A tortura psicológica causada por Karol ao ator Lucas Penteado, que foi um dos fatores que acarretaram a desistência dele do reality, foi um dos temas mais comentados nas redes sociais no início do ano. Como ódio gera ódio, parte do público reagiu contra ela com ataques machistas e racistas.

A série acerta em humanizar e mostrar a relevância de Karol Conká na música e deixar claro que ela não pode ser resumida em seu comportamento tóxico no reality.

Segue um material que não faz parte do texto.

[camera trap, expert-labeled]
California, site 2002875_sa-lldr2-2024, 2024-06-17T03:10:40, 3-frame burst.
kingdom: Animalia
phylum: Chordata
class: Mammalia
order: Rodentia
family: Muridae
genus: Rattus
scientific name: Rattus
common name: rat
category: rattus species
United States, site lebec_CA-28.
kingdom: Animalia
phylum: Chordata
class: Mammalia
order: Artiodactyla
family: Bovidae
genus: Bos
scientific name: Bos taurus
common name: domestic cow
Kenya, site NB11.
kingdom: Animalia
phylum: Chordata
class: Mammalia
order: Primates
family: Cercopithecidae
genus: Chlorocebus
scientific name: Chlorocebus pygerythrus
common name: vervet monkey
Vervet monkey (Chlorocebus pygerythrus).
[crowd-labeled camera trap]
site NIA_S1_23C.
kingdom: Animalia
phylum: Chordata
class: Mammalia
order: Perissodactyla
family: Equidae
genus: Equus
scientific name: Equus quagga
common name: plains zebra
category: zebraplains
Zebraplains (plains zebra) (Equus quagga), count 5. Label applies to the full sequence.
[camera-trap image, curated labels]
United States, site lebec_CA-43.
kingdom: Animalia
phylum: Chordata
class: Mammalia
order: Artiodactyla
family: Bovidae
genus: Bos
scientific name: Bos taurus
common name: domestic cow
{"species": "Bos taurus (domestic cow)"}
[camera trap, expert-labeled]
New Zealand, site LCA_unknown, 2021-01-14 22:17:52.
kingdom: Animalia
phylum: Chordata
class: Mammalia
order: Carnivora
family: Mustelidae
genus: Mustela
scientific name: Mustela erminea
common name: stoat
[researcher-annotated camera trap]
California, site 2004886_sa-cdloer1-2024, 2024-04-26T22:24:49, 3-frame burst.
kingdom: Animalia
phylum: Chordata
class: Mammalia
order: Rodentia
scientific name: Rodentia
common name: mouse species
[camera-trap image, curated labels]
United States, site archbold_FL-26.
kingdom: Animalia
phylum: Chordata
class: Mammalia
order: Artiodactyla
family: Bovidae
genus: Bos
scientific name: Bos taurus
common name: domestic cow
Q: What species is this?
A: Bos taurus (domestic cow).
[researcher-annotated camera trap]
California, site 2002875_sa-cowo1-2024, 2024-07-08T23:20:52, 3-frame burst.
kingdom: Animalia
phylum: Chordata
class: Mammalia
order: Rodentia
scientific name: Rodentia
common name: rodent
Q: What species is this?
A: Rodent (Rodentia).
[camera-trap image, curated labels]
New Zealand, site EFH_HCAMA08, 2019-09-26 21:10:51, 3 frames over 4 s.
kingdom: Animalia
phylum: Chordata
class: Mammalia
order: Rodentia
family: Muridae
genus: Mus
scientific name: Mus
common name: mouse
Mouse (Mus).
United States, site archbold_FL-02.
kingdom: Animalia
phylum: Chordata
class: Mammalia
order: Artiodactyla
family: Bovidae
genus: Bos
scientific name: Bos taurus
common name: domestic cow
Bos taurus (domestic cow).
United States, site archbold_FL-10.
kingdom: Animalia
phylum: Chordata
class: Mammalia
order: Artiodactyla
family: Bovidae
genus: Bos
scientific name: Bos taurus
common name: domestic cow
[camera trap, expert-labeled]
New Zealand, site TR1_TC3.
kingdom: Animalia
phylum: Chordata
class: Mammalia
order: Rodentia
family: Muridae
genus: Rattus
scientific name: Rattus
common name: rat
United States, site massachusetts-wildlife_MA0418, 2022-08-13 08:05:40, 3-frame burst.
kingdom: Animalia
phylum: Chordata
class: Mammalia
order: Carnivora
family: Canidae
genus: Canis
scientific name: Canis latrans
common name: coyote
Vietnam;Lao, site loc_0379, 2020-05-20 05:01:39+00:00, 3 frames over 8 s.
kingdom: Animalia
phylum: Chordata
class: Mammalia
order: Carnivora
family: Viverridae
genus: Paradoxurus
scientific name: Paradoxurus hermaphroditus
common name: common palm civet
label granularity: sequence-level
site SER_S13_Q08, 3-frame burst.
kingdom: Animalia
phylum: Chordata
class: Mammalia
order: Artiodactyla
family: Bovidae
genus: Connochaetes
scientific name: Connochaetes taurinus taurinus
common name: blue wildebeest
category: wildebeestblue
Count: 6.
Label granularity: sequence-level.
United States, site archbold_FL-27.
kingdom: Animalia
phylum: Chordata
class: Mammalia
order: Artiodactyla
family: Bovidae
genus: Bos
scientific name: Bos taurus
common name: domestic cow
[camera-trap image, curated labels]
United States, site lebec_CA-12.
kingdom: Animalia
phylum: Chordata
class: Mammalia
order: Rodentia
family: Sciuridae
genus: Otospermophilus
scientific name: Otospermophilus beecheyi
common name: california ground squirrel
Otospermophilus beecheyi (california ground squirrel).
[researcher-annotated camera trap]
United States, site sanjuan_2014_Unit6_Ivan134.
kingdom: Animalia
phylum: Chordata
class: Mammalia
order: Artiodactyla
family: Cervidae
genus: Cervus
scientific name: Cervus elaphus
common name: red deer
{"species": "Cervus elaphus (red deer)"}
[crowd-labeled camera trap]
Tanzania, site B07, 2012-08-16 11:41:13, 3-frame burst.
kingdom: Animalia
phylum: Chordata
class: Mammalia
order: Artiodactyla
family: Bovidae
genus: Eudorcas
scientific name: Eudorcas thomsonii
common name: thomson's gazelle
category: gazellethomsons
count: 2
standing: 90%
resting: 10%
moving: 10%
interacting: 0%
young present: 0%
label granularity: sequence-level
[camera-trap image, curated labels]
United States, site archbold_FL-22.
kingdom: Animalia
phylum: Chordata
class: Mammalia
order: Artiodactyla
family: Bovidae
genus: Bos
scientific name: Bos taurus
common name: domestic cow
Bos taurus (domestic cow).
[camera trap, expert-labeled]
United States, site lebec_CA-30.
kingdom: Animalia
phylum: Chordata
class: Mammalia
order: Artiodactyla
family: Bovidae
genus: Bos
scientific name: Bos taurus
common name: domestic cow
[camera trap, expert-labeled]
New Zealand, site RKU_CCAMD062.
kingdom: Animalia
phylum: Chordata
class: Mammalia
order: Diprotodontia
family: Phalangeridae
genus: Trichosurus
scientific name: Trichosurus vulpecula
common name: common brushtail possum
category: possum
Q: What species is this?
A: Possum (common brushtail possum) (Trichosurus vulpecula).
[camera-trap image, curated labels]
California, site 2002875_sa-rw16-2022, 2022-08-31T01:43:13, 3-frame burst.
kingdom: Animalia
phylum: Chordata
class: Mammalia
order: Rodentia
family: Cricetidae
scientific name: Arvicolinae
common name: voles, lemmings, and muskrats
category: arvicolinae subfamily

E evidencia um problema cultural que é a vida em bolhas sociais onde uma pessoa provedora ou influenciadora dificilmente é contestada e tem comportamentos nocivos ou equivocados tolerados em nome de uma adoração cega.

“A Vida depois do Tombo” herda da sua protagonista uma rejeição natural por um preconceito seja por abordar o tema BBB que mesmo sendo a maior audiência absoluta da TV Brasileira durante 5 meses de exibição diária ou porque muitos julgaram que a série seria uma tentativa de limpar a imagem arranhada da artista. O principal acerto da série é deixar claro que errar é humano e refletir sobre os erros cometidos é necessário.